Modern power systems are expected to increasingly exploit demand control to facilitate VRE integration [123,124]. Thereby, significant DSM potential can be unlocked in association with EV charging [125,126,127], power-to-heat applications [128,129,130], water desalination [131,132], etc. DSM can create win–win situations for power producers and consumers. While the management of VRE becomes more cost-effective for the producer, the consumer can profit from dynamic time-of-use tariffs. For instance, the growing use of heat pumps provides an opportunity in this regard. Heat pumps are adapted to low and medium temperature needs—typically under 160 °C—and stand out for their energy efficiency. This is within the temperature requirements in buildings, as well as many industries, such as the food industry. Hence, thermal storage systems can be used to absorb PV and wind power peaks at a favorable electricity tariff.
The growing VRE share in the power mix is also impacting ancillary services [83]. Traditionally, these have been mostly provided by dispatchable power plants. As an example, primary reserves are often covered by spinning turbines that are purposely operated at a partial load to maintain ramp-up potential. With the shrinking market share of traditional dispatchable power plants, the system operator must be open to new market participants, such as battery banks, aggregators, etc. Furthermore, a key development in the power system is the growing digitalization, which will shape the smart grid of the future. Digitalization is based on several pillars: advanced metering infrastructure (AMI) [133], Internet of Things (IoT) [134], artificial intelligence (AI) [135,136] and blockchain [137,138,139,140,141]. These developments will also allow the refinement of the time and space granularities of the electricity market. Refining the space granularity implies dividing the common market into several bidding zones or nodes. This does not limit electricity trade but accounts for transmission losses through a price differential that prioritizes local and nearby producers, reducing supply–demand distances, minimizing grid losses and avoiding congestion. On the other hand, the time granularity is refined by later gate closure, faster scheduling and shorter dispatch intervals. Such a close-to-real-time electricity trading will allow for more accurate VRE forecasting. PV and wind farms can then be operated under ahead-planned feed-in commitments with relatively tight margins.

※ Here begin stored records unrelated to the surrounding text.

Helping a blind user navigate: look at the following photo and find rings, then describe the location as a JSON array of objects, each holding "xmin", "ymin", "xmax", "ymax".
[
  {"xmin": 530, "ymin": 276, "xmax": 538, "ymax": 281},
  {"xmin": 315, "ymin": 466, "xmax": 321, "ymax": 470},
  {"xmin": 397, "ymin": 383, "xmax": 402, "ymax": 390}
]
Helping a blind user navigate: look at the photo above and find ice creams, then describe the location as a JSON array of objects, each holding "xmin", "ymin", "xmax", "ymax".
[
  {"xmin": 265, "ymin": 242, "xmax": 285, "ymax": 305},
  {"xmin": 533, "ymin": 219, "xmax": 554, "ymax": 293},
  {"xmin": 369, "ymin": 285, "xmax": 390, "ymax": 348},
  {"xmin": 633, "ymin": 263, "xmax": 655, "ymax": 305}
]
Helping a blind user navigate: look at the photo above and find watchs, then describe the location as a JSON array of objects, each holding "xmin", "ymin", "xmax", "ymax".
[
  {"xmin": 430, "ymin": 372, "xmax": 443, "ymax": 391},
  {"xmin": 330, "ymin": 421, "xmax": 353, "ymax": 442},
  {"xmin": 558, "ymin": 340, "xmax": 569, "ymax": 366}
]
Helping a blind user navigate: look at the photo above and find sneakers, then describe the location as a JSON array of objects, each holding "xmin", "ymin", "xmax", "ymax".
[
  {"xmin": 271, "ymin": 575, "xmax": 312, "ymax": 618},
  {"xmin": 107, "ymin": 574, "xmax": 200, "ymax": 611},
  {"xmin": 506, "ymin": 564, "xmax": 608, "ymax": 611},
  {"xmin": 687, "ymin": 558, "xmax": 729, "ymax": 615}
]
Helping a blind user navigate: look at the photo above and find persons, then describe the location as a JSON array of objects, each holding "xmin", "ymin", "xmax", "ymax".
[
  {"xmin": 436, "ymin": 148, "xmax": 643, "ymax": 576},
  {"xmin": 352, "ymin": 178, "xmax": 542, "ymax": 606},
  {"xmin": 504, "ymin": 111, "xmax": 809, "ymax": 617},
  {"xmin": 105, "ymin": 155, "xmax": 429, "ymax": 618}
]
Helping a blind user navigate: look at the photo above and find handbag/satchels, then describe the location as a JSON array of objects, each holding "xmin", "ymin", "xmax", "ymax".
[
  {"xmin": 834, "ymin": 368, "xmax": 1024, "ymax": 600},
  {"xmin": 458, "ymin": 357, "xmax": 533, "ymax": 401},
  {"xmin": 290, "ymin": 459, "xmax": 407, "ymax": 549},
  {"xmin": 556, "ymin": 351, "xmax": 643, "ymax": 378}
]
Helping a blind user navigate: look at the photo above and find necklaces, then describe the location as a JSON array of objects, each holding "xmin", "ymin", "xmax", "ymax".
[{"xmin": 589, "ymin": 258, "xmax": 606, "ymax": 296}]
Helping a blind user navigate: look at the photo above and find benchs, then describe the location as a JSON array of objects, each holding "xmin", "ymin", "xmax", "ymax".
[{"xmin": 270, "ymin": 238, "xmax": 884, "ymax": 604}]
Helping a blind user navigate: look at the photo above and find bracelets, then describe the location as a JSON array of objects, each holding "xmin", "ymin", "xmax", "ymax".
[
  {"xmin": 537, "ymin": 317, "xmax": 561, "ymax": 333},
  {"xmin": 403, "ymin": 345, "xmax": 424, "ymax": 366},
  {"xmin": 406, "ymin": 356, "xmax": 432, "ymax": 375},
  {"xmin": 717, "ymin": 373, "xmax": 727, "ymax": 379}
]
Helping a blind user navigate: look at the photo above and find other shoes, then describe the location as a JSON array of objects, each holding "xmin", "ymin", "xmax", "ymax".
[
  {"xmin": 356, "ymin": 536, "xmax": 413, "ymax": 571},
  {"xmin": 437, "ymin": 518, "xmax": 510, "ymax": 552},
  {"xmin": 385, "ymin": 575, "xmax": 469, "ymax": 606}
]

The main insight from this section is that the global electricity demand will at least double between today and 2050 due to economic growth, increasing electrification and the transition to the hydrogen economy. Such demand must be met under climate action—more specifically, a net-zero strategy—and will require a shift to a VRE-intensive power mix. This development aligns with the diversity of technologies and measures that have been briefly highlighted: battery storage, DSM, distributed generation, prosumer platforms, mini-grids, aggregators, smart grids, digitalization, modern ancillary services, etc. While these developments underline a general global trend, each country represents its own specific case and technological priorities within this diversity. The next section details the specific case of the UAE.

4. The UAE’s Net-Zero Perspectives

The electricity demand of the UAE has been growing at an annual average of 3.5% during the last decade. This trend is likely to continue in the coming years; hence, the annual demand will increase from 155 TWh in 2025 to around 184 TWh in 2030. The growing electrification and green hydrogen production will cause acceleration between 2030 and 2050. The electricity demand is expected to grow at an annual average of 4.5% within this period, reaching 285 TWh in 2040 and 444 TWh in 2050. This trend is highlighted in Figure 3. The chart also illustrates a breakdown of the expected power mix.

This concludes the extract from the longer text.